**Text for analysis**
----------------------------------------
Plaque-Associated Oligomeric Amyloid-Beta Drives Early Synaptotoxicity in APP/PS1 Mice Hippocampus: Ultrastructural Pathology Analysis.

Raquel Sanchez-Varo,David Baglietto-Vargas,Laura Trujillo-Estrada,Marina Mejias-Ortega,Juan Jose Fernandez-Valenzuela,Maria Virtudes Sanchez-Mico,Elisabeth Sanchez-Mejias,Ines Moreno-Gonzalez,Angela Gomez-Arboledas,Sebastian Jimenez,Antonia Gutierrez,Jose Carlos Davila,Javier Vitorica,Vanessa De Castro,Marisa Vizuete

doi:10.3389/fnins.2021.752594

Abstract

Alzheimer’s disease (AD) is a devastating neurodegenerative disorder characterized by initial memory impairments that progress to dementia. In this sense, synaptic dysfunction and loss have been established as the pathological features that best correlate with the typical early cognitive decline in this disease. At the histopathological level, post mortem AD brains typically exhibit intraneuronal neurofibrillary tangles (NFTs) along with the accumulation of amyloid-beta (Abeta) peptides in the form of extracellular deposits. Specifically, the oligomeric soluble forms of Abeta are considered the most synaptotoxic species. In addition, neuritic plaques are Abeta deposits surrounded by activated microglia and astroglia cells together with abnormal swellings of neuronal processes named dystrophic neurites. These periplaque aberrant neurites are mostly presynaptic elements and represent the first pathological indicator of synaptic dysfunction. In terms of losing synaptic proteins, the hippocampus is one of the brain regions most affected in AD patients. In this work, we report an early decline in spatial memory, along with hippocampal synaptic changes, in an amyloidogenic APP/PS1 transgenic model. Quantitative electron microscopy revealed a spatial synaptotoxic pattern around neuritic plaques with significant loss of periplaque synaptic terminals, showing rising synapse loss close to the border, especially in larger plaques. Moreover, dystrophic presynapses were filled with autophagic vesicles in detriment of the presynaptic vesicular density, probably interfering with synaptic function at very early synaptopathological disease stages. Electron immunogold labeling showed that the periphery of amyloid plaques, and the associated dystrophic neurites, was enriched in Abeta oligomers supporting an extracellular location of the synaptotoxins. Finally, the incubation of primary neurons with soluble fractions derived from 6-month-old APP/PS1 hippocampus induced significant loss of synaptic proteins, but not neuronal death. Indeed, this preclinical transgenic model could serve to investigate therapies targeted at initial stages of synaptic dysfunction relevant to the prodromal and early AD.
----------------------------------------
**Information shown**
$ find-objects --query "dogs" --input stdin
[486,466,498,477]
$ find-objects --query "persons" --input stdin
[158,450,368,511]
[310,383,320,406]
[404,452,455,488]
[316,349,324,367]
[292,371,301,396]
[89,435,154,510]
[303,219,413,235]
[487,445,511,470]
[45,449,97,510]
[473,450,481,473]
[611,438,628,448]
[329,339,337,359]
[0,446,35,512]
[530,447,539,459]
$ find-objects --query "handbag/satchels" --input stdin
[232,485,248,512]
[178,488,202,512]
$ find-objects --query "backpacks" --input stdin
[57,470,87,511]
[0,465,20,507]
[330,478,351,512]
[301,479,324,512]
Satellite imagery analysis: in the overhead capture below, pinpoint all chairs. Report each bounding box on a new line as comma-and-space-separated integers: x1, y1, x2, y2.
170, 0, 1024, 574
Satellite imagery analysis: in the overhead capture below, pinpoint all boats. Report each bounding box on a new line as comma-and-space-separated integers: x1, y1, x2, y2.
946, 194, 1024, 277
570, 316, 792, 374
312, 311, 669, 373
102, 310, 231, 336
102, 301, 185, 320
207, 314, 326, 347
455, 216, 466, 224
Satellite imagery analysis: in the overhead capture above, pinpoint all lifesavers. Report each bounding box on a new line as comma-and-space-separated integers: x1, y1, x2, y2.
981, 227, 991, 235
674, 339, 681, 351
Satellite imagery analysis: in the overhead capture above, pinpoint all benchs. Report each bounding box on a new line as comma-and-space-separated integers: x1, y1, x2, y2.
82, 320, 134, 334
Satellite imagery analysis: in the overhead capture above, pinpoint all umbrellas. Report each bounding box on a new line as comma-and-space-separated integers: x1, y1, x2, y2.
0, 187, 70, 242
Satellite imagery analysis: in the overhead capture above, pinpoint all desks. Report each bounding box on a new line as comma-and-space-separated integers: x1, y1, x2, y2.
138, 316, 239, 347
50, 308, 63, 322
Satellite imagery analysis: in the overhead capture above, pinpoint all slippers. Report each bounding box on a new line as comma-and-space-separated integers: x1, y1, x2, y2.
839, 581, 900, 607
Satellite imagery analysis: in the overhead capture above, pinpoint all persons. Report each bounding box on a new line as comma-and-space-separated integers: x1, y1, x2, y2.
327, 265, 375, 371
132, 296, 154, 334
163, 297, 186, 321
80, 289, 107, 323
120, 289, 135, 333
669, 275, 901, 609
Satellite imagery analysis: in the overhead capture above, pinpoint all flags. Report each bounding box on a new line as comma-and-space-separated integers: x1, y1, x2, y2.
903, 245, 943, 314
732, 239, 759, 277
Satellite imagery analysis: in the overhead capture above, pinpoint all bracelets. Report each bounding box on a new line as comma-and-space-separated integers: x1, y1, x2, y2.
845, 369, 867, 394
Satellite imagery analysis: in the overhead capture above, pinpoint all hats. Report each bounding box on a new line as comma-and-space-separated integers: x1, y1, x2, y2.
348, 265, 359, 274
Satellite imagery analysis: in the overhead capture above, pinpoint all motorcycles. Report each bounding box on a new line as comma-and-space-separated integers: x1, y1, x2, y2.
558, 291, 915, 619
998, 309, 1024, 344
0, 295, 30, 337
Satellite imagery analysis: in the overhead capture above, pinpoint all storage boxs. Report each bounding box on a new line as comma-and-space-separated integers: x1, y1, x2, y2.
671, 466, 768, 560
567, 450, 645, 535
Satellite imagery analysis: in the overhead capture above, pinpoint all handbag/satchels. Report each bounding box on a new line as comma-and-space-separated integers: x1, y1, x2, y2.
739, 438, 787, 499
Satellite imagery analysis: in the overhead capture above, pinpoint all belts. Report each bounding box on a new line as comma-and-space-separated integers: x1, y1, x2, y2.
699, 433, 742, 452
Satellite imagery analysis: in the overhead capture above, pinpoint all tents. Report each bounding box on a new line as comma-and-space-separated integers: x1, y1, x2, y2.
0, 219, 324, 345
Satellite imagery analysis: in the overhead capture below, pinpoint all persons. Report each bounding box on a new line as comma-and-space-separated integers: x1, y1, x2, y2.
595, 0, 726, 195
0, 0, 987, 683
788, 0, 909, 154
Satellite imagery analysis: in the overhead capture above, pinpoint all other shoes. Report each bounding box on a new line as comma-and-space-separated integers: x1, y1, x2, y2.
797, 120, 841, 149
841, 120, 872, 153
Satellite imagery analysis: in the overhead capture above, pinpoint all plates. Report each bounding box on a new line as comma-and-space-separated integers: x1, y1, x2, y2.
----------------------------------------
**Problems to solve**
A. Translate this sentence from the Alzheimer's abstract into Spanish: "In terms of losing synaptic proteins, the hippocampus is one of the brain regions most affected in AD patients."
B. In the Alzheimer's abstract, how old were the APP/PS1 mice whose hippocampus supplied the soluble fractions given to primary neurons?

**Answers below**
A. En cuanto a la pérdida de proteínas sinápticas, el hipocampo es una de las regiones cerebrales más afectadas en los pacientes con EA.

B. 6 months old.